Obesity-induced insulin resistance is a risk factor for diabetes and cardiovascular disease. To identify new targets for insulin-sensitizing therapies, better understanding of the currently elusive mechanisms behind obesity-induced insulin resistance is needed. Cell senescence is a stable form of cell cycle arrest characterized by several hallmarks, including mitochondrial dysfunction, DNA damage, and senescence-associated secretory phenotype. While cell senescence can exert beneficial effects in human health and disease, it plays a causative role in the pathogenesis of obesity and associated vascular complications. However, the mechanisms underlying endothelial senescence in obesity and how it impacts obesity-induced insulin resistance remain poorly understood. Long non-coding RNAs (lncRNAs) are a subgroup of non-protein coding RNA transcripts that regulate gene expression in a range of signaling pathways, and changes in their expression and function contribute to the pathogenesis of human diseases. To identify lncRNAs that regulate obesity-associated endothelial senescence, transcriptome analysis of mouse vascular endothelium revealed that maternally expressed gene 3 (Meg3) is a top differentially expressed lncRNA upon metabolic stress. Meg3 knockdown causes endothelial senescence in vitro and in obese mice, which is associated with impaired mitochondrial homeostasis and function, and an increase in mitochondrial superoxide. In obese mice, Meg3 knockdown impairs hepatic insulin signaling and induces systemic glucose and insulin intolerance. This preliminary work also identified matrin-3 as a new binding partner of Meg3. Matrin-3 is a DNA- and RNA-binding protein linked to the development of neurodegenerative disorder in humans, a disease closely associated with cardiovascular disease. Matrin-3 knockdown induces oxidative stress and endothelial senescence in vitro. The expression of either Meg3 or matrin-3 positively correlates with the expression of cyclin-dependent kinase inhibitor p16 (an in vivo marker of senescence) in human liver specimens. These observations led to the central hypothesis that endothelial cell senescence contributes to obesity-induced insulin resistance, which is controlled by Meg3 and matrin-3 through the regulation of mitochondrial function.

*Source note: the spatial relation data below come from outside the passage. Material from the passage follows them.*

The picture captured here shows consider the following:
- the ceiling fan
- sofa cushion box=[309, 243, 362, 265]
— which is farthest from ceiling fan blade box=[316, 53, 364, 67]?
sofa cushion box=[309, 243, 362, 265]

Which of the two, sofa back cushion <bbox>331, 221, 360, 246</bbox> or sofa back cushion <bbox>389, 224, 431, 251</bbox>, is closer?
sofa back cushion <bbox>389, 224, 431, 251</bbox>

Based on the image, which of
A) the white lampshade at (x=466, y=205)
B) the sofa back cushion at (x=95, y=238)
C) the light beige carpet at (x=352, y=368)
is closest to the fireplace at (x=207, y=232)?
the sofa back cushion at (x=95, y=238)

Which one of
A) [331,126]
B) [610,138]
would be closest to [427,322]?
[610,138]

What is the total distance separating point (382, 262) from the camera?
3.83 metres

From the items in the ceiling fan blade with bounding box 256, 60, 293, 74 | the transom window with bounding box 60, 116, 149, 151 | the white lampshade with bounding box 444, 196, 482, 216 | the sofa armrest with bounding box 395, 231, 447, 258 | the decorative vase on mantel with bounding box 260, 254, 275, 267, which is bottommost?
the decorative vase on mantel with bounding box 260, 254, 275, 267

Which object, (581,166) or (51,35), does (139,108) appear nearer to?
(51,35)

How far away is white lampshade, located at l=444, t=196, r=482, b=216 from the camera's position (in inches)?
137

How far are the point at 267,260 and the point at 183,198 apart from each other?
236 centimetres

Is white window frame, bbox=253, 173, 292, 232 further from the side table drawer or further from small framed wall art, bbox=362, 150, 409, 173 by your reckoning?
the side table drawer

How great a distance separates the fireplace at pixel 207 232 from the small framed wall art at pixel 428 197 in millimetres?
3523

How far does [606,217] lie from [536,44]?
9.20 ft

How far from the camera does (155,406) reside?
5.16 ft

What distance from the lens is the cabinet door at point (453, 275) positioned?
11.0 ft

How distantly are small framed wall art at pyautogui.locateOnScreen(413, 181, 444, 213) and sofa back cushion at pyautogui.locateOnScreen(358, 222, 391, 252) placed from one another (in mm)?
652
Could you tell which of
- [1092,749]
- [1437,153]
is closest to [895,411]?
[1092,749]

Aim 1 will test the hypothesis that Meg3 and matrin-3 are critical regulators of mitochondrial function in endothelial cells.
Aim 2 will determine the role of Meg3 and matrin-3 in endothelial senescence and paracrine function.
Aim 3 will test the hypothesis that endothelial senescence contributes to obesity-induced insulin resistance. This project will uncover new roles of Meg3 and matrin-3 in regulating obesity-induced cell senescence in vascular endothelium and their effects on insulin resistance, contributing to the long-term objective to develop more effective therapies for endothelial senescence-related complications of obesity, diabetes, and cardiovascular disease.
More than one-third of U.S. adults are obese, predisposing many of these individuals to insulin resistance, a risk factor for diabetes and cardiovascular disease. This project will investigate how Meg3 and matrin-3 regulate endothelial senescence in obesity by regulating mitochondrial integrity and function, and how obesity-induced senescence in vascular endothelium contributes to insulin resistance in obesity. By completing these studies, this project will identify new targets for developing therapeutic approaches to improve insulin sensitivity in obese individuals, which will have important clinical benefits for obesity, diabetes, and cardiovascular disease.